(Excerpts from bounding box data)
────
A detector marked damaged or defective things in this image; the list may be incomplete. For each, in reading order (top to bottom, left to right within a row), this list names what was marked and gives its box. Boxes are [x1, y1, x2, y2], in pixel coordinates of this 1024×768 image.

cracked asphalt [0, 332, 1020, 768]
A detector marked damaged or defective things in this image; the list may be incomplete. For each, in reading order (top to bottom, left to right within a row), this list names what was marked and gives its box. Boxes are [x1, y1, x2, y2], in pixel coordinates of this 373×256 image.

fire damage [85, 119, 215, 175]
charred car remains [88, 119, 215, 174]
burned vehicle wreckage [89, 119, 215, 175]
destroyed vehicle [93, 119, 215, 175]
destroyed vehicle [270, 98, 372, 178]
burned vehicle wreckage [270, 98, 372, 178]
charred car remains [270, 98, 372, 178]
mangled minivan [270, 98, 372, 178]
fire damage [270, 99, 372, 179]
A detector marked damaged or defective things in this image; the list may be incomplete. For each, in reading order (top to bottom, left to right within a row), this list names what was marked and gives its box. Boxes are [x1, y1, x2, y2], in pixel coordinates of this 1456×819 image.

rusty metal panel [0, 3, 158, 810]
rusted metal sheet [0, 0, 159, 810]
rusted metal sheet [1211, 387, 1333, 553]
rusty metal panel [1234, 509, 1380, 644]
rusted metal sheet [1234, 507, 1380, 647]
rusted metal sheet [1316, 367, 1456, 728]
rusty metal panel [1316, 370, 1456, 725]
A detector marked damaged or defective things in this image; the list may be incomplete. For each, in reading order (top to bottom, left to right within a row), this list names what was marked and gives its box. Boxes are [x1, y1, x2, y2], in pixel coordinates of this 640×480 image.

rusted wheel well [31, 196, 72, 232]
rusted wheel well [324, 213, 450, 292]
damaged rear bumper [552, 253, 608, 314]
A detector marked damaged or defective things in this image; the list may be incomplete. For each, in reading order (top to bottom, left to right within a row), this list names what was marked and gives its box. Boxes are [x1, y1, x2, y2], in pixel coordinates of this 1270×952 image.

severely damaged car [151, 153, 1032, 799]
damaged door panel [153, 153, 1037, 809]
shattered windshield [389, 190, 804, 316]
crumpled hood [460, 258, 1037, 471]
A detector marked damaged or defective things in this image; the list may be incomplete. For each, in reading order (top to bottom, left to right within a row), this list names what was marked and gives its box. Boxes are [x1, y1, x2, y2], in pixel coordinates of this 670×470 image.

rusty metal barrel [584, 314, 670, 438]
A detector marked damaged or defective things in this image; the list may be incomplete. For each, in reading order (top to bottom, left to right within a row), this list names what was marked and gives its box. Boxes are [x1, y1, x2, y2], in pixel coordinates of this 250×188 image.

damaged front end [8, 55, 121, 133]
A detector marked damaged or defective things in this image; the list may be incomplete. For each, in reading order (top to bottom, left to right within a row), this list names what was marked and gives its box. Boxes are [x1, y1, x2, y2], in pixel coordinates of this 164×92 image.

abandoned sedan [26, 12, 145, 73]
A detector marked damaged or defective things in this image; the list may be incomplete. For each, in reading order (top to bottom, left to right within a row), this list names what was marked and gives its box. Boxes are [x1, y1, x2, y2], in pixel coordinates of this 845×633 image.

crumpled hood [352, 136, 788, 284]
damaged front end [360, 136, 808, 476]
────
Put every line of the listing above into a numbered list, leaving out the blank lines.

*Solution for this exercise*
1. A detector marked damaged or defective things in this image; the list may be incomplete. For each, in reading order (top to bottom, left to right within a row), this list names what was marked and gives its box. Boxes are [x1, y1, x2, y2], in pixel coordinates of this 1024×768 image.
2. cracked asphalt [0, 332, 1020, 768]
3. A detector marked damaged or defective things in this image; the list may be incomplete. For each, in reading order (top to bottom, left to right within a row), this list names what was marked and gives its box. Boxes are [x1, y1, x2, y2], in pixel coordinates of this 373×256 image.
4. fire damage [85, 119, 215, 175]
5. charred car remains [88, 119, 215, 174]
6. burned vehicle wreckage [89, 119, 215, 175]
7. destroyed vehicle [93, 119, 215, 175]
8. destroyed vehicle [270, 98, 372, 178]
9. burned vehicle wreckage [270, 98, 372, 178]
10. charred car remains [270, 98, 372, 178]
11. mangled minivan [270, 98, 372, 178]
12. fire damage [270, 99, 372, 179]
13. A detector marked damaged or defective things in this image; the list may be incomplete. For each, in reading order (top to bottom, left to right within a row), this list names what was marked and gives its box. Boxes are [x1, y1, x2, y2], in pixel coordinates of this 1456×819 image.
14. rusty metal panel [0, 3, 158, 810]
15. rusted metal sheet [0, 0, 159, 810]
16. rusted metal sheet [1211, 387, 1333, 553]
17. rusty metal panel [1234, 509, 1380, 644]
18. rusted metal sheet [1234, 507, 1380, 647]
19. rusted metal sheet [1316, 367, 1456, 728]
20. rusty metal panel [1316, 370, 1456, 725]
21. A detector marked damaged or defective things in this image; the list may be incomplete. For each, in reading order (top to bottom, left to right within a row), this list names what was marked and gives its box. Boxes are [x1, y1, x2, y2], in pixel coordinates of this 640×480 image.
22. rusted wheel well [31, 196, 72, 232]
23. rusted wheel well [324, 213, 450, 292]
24. damaged rear bumper [552, 253, 608, 314]
25. A detector marked damaged or defective things in this image; the list may be incomplete. For each, in reading order (top to bottom, left to right within a row), this list names what was marked and gives its box. Boxes are [x1, y1, x2, y2], in pixel coordinates of this 1270×952 image.
26. severely damaged car [151, 153, 1032, 799]
27. damaged door panel [153, 153, 1037, 809]
28. shattered windshield [389, 190, 804, 316]
29. crumpled hood [460, 258, 1037, 471]
30. A detector marked damaged or defective things in this image; the list may be incomplete. For each, in reading order (top to bottom, left to right within a row), this list names what was marked and gives its box. Boxes are [x1, y1, x2, y2], in pixel coordinates of this 670×470 image.
31. rusty metal barrel [584, 314, 670, 438]
32. A detector marked damaged or defective things in this image; the list may be incomplete. For each, in reading order (top to bottom, left to right within a row), this list names what was marked and gives its box. Boxes are [x1, y1, x2, y2], in pixel coordinates of this 250×188 image.
33. damaged front end [8, 55, 121, 133]
34. A detector marked damaged or defective things in this image; the list may be incomplete. For each, in reading order (top to bottom, left to right within a row), this list names what was marked and gives its box. Boxes are [x1, y1, x2, y2], in pixel coordinates of this 164×92 image.
35. abandoned sedan [26, 12, 145, 73]
36. A detector marked damaged or defective things in this image; the list may be incomplete. For each, in reading order (top to bottom, left to right within a row), this list names what was marked and gives its box. Boxes are [x1, y1, x2, y2], in pixel coordinates of this 845×633 image.
37. crumpled hood [352, 136, 788, 284]
38. damaged front end [360, 136, 808, 476]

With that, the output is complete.